┏━━

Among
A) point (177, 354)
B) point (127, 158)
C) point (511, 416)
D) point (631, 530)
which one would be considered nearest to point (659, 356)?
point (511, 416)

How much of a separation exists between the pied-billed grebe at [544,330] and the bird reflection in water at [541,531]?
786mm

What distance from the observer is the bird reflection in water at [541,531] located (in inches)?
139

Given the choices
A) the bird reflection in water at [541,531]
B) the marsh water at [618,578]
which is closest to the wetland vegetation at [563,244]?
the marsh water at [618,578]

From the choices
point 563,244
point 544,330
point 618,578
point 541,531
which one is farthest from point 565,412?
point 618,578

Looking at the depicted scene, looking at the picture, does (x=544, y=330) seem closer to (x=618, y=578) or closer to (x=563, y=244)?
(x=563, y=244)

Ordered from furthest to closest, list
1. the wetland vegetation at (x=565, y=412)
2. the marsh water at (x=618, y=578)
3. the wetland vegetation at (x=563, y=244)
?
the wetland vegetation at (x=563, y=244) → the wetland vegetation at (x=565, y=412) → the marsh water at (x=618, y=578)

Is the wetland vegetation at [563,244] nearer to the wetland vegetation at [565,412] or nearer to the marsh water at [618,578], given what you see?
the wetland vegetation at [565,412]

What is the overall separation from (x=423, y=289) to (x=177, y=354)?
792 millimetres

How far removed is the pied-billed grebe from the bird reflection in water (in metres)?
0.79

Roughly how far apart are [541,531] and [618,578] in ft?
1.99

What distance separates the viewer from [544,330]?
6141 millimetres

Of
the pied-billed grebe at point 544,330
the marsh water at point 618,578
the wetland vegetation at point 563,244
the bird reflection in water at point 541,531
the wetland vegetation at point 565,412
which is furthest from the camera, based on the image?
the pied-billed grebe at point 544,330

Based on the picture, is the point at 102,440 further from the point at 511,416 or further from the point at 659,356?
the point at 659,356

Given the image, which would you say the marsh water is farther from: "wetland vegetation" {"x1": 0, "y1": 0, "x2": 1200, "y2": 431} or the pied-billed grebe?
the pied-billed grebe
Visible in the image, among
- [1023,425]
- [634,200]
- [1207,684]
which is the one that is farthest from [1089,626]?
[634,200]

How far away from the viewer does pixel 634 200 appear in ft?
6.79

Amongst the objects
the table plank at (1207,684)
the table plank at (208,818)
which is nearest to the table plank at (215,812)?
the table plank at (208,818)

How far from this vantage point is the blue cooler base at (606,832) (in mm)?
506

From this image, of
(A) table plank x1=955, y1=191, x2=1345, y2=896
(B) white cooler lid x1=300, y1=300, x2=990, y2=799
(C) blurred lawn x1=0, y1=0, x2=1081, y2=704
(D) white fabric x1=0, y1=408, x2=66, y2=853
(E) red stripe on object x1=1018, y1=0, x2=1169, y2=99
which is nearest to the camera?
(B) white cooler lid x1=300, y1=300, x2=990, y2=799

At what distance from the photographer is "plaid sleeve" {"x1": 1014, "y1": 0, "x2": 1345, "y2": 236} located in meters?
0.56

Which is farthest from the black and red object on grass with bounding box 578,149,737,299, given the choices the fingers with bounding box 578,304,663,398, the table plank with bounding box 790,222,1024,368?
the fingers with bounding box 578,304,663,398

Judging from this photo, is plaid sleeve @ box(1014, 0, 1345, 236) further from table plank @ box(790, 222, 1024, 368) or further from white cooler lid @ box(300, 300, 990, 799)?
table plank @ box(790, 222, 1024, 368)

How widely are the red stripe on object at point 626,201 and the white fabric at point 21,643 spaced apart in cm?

┗━━

▶ _DIRECTIONS FOR THIS TASK_
Could you rewrite the stretch from the line containing "Amongst the objects" through the end of the entries, swapping "white fabric" for "white cloth" and keeping everything else unchanged?

▶ _SOLUTION TO THE EXERCISE_
Amongst the objects
the table plank at (1207,684)
the table plank at (208,818)
which is nearest to the table plank at (215,812)?
the table plank at (208,818)

How far from this vantage point is the blue cooler base at (606,832) (in mm)?
506

From this image, of
(A) table plank x1=955, y1=191, x2=1345, y2=896
(B) white cooler lid x1=300, y1=300, x2=990, y2=799
(C) blurred lawn x1=0, y1=0, x2=1081, y2=704
(D) white cloth x1=0, y1=408, x2=66, y2=853
(E) red stripe on object x1=1018, y1=0, x2=1169, y2=99
which is nearest to the camera?
(B) white cooler lid x1=300, y1=300, x2=990, y2=799

At what distance from the photographer is "plaid sleeve" {"x1": 1014, "y1": 0, "x2": 1345, "y2": 236} located in meters?
0.56

Which is farthest from the black and red object on grass with bounding box 578,149,737,299, given the choices the fingers with bounding box 578,304,663,398, the table plank with bounding box 790,222,1024,368?
the fingers with bounding box 578,304,663,398

Judging from this photo, is plaid sleeve @ box(1014, 0, 1345, 236) further from table plank @ box(790, 222, 1024, 368) or further from white cooler lid @ box(300, 300, 990, 799)?
table plank @ box(790, 222, 1024, 368)

How widely are the red stripe on object at point 626,201 and the white cloth at point 21,643 spaced apart in cm?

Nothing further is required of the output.